*Instructions for the task*. Copy only what runs from the line containing "When you look" through the end of the material below, line for line, with both ends included.

*Excerpted records*.
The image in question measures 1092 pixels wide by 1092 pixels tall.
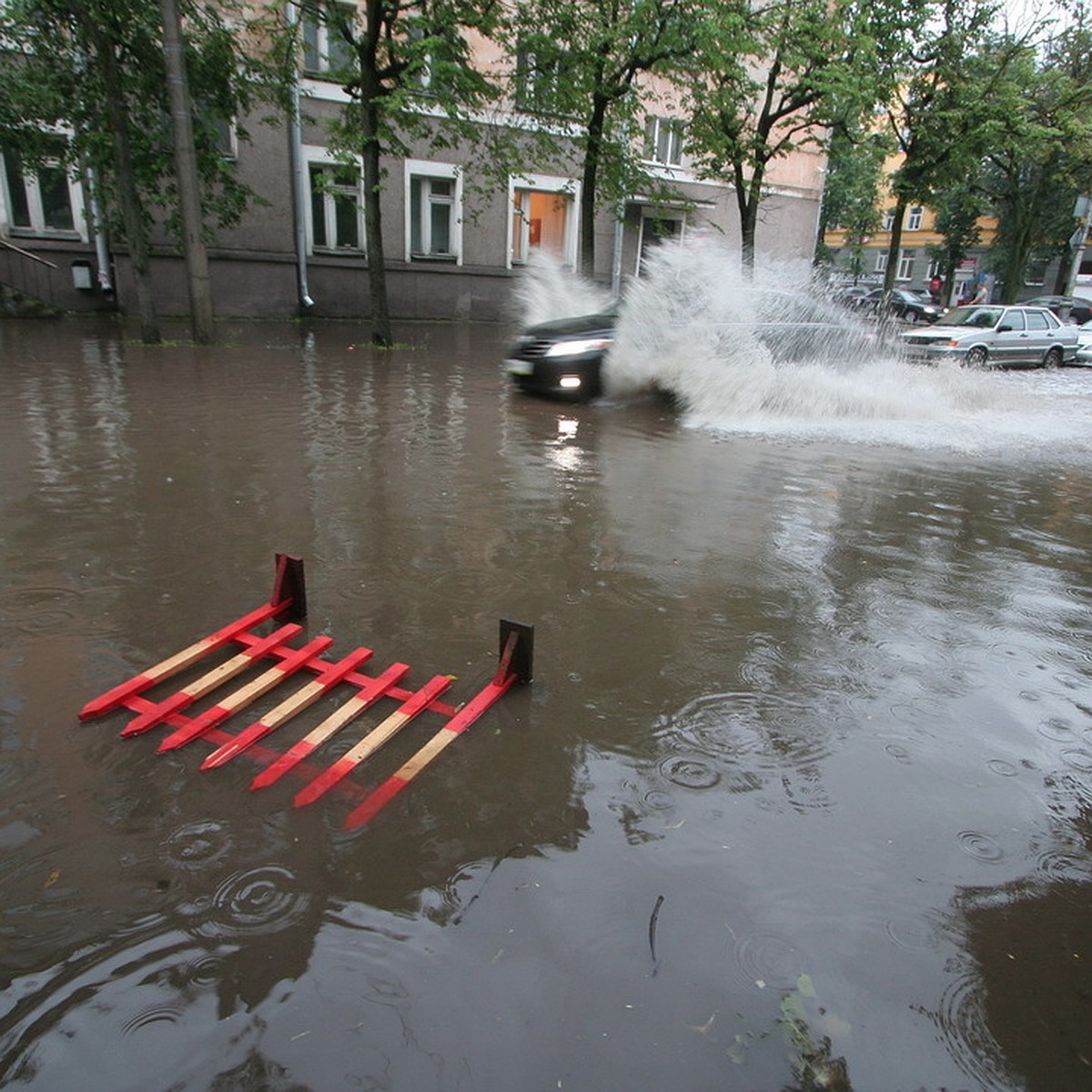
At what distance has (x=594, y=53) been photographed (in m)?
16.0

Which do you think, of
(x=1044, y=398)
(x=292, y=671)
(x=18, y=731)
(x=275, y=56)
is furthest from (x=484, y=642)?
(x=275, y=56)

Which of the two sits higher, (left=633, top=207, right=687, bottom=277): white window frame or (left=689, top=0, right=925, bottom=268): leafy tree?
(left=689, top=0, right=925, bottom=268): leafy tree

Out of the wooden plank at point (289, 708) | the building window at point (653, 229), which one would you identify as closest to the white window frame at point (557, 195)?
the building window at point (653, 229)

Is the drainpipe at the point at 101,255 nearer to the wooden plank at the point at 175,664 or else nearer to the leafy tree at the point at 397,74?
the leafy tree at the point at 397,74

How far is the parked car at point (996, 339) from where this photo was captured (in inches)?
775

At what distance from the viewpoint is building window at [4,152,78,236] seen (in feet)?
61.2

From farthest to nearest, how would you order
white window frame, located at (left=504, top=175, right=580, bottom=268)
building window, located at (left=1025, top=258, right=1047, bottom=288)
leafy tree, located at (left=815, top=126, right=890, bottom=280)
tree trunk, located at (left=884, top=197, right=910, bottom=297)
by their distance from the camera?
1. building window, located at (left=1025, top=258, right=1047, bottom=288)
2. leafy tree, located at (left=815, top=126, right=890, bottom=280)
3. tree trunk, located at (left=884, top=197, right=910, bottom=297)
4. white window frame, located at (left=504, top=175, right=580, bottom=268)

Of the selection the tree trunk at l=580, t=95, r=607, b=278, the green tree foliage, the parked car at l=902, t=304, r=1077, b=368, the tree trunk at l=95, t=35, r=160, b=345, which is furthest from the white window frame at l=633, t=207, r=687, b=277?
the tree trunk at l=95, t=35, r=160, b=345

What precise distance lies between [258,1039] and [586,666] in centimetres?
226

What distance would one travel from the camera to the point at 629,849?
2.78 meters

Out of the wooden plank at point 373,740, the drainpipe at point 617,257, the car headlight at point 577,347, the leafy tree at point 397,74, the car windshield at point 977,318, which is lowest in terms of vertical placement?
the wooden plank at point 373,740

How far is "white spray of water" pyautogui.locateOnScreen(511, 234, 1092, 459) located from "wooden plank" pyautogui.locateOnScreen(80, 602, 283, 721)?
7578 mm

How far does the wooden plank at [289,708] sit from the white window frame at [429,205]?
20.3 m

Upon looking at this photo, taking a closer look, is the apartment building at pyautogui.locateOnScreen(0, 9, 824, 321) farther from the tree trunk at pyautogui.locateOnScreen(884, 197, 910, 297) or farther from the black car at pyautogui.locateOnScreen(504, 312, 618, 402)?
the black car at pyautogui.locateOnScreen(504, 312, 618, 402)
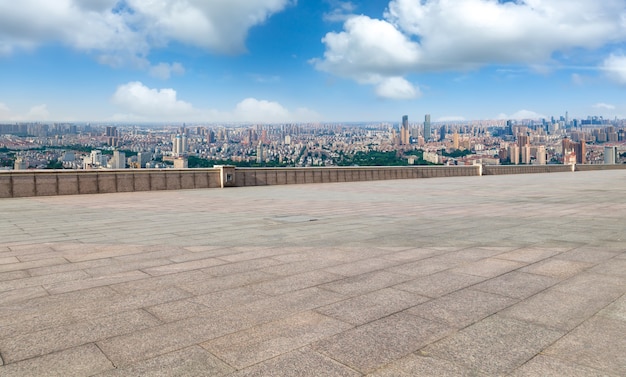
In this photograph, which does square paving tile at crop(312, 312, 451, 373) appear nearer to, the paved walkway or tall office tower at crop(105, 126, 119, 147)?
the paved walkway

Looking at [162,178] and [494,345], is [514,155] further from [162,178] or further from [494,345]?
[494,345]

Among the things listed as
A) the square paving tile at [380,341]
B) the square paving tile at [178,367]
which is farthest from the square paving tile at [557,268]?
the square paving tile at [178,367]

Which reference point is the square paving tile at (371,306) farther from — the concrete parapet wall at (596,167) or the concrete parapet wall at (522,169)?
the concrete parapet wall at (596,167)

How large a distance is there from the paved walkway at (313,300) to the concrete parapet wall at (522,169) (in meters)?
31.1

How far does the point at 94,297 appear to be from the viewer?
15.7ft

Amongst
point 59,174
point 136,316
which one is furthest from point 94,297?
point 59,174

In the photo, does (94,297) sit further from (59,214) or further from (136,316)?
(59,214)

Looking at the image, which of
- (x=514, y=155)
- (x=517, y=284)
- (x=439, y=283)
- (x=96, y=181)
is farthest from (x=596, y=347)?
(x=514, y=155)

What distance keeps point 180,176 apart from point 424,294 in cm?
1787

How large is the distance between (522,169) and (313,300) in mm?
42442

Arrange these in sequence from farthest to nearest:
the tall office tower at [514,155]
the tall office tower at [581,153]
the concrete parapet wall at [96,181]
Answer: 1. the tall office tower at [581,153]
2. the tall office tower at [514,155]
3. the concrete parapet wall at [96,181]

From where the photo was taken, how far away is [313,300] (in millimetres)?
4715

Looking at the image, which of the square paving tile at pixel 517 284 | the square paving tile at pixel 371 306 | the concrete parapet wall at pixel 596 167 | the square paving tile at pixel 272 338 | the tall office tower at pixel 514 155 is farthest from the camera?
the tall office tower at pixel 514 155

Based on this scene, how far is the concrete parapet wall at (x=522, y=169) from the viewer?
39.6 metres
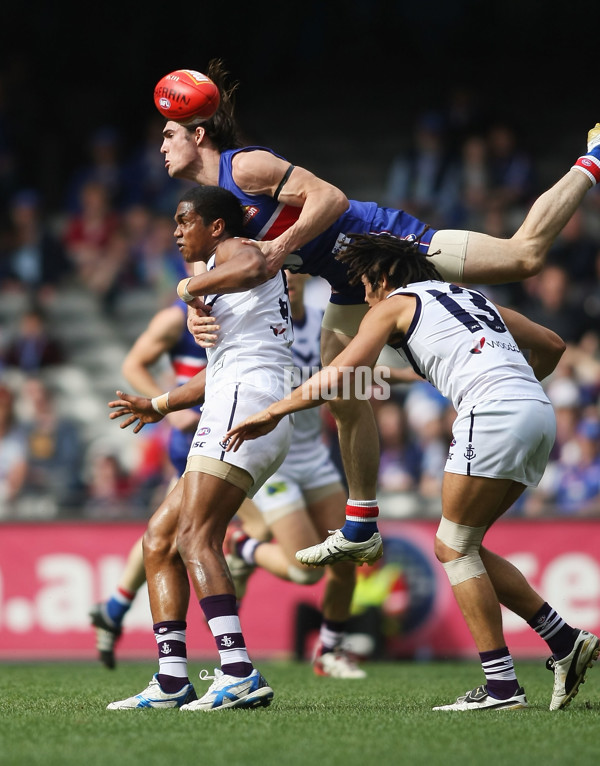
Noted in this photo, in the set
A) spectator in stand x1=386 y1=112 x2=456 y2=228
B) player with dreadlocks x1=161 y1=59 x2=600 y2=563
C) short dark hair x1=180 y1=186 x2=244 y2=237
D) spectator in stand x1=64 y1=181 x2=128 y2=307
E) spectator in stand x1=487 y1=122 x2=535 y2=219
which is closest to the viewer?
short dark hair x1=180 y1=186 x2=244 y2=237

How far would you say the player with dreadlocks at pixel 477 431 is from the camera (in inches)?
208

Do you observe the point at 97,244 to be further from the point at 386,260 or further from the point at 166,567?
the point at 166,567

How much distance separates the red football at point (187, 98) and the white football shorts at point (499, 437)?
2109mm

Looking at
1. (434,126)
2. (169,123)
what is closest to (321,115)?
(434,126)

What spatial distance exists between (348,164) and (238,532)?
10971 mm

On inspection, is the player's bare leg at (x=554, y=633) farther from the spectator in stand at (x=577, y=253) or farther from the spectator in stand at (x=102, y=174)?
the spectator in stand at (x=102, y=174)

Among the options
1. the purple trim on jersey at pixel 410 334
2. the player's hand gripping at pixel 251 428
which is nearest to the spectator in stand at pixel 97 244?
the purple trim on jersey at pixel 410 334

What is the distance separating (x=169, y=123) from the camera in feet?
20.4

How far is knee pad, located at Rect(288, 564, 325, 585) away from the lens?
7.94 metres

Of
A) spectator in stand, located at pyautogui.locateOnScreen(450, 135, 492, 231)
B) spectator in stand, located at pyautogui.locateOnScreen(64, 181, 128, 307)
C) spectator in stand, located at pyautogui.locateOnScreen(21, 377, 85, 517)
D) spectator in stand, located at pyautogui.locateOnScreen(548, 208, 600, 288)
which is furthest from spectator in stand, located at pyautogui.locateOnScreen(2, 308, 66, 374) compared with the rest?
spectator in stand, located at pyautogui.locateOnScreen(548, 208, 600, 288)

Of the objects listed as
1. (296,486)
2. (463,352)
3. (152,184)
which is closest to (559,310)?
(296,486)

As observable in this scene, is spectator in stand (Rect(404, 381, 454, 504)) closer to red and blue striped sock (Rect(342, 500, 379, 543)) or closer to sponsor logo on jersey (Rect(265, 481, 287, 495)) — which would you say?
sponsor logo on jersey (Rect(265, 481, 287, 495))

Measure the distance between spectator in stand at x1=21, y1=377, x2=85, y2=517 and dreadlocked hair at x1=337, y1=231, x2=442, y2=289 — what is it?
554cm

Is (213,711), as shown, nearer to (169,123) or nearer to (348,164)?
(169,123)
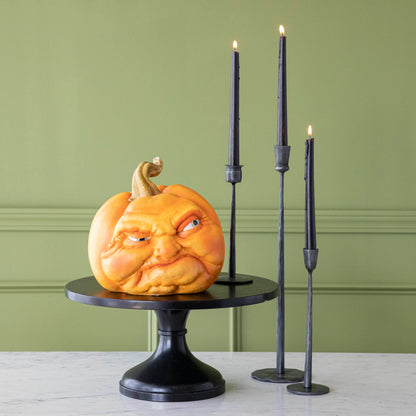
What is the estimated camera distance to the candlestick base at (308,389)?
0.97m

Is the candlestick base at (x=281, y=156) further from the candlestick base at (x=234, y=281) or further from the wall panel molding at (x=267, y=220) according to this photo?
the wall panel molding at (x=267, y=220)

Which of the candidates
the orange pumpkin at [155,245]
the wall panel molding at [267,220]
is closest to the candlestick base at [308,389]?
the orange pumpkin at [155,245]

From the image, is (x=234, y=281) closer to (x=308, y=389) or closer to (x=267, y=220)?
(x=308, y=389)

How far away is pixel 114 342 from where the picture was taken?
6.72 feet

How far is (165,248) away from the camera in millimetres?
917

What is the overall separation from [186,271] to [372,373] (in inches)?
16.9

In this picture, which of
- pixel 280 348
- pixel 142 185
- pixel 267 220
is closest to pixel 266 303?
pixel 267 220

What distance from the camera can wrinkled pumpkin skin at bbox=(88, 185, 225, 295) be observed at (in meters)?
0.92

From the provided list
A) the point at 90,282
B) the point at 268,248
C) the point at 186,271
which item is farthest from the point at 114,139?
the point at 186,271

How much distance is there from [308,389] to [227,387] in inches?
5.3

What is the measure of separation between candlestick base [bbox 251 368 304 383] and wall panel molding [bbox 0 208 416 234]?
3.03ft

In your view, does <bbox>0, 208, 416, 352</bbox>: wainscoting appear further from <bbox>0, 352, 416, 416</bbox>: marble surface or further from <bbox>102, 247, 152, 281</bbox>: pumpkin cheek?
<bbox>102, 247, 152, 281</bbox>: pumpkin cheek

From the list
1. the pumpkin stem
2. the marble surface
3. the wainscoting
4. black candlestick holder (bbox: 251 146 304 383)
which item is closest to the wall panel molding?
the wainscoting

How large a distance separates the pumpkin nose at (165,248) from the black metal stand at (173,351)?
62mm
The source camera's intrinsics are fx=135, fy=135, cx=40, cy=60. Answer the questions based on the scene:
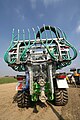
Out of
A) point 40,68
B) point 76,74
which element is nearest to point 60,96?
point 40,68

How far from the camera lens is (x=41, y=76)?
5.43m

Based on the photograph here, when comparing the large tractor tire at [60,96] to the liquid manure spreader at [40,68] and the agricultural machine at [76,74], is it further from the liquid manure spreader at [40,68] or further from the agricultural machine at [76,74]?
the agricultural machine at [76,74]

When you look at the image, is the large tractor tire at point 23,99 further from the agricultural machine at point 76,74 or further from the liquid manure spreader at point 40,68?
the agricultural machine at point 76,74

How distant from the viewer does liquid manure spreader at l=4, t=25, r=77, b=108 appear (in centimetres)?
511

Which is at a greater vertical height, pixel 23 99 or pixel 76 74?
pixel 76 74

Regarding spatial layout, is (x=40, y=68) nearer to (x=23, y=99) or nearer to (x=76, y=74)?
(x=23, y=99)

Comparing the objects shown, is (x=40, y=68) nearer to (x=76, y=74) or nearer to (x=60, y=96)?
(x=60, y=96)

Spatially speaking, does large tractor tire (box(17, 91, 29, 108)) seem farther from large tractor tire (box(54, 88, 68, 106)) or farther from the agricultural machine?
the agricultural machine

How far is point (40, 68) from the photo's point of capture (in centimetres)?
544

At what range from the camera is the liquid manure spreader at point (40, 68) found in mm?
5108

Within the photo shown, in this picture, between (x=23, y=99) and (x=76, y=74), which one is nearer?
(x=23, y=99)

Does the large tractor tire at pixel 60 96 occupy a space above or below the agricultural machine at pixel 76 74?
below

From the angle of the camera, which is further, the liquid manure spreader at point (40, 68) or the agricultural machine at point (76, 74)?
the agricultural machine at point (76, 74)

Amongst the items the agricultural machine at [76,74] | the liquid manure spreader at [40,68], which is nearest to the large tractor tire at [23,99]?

*Exercise output*.
When you look at the image, is the large tractor tire at point 23,99 further from the agricultural machine at point 76,74 or further from the liquid manure spreader at point 40,68?
the agricultural machine at point 76,74

How distant from the viewer does liquid manure spreader at l=4, t=25, r=77, b=108 appear (in centimetres)?
511

Which is at a greater vertical height, pixel 23 99 or pixel 76 74?
pixel 76 74

Regarding spatial layout, is (x=40, y=68) nearer to (x=23, y=99) or nearer to (x=76, y=74)?
(x=23, y=99)

Comparing the objects shown, is (x=40, y=68) nearer to (x=76, y=74) or nearer to (x=60, y=96)?
(x=60, y=96)

Spatially speaking, does large tractor tire (box(17, 91, 29, 108)) seem farther from large tractor tire (box(54, 88, 68, 106)) or farther from the agricultural machine?
the agricultural machine

How far is point (40, 68) from the photo's point of capture (in centimetres)?
544

At what range from the camera is the liquid manure spreader at point (40, 68) found in mm?
5108

Within the photo shown, in this picture, between (x=23, y=99) and (x=76, y=74), which one is nearer?
(x=23, y=99)

Does the large tractor tire at pixel 60 96 occupy a space above or below the agricultural machine at pixel 76 74?
below

From the angle of the camera, which is further, the liquid manure spreader at point (40, 68) or the agricultural machine at point (76, 74)?
the agricultural machine at point (76, 74)

Amongst the items the agricultural machine at [76,74] | the liquid manure spreader at [40,68], which is nearest to the large tractor tire at [23,99]?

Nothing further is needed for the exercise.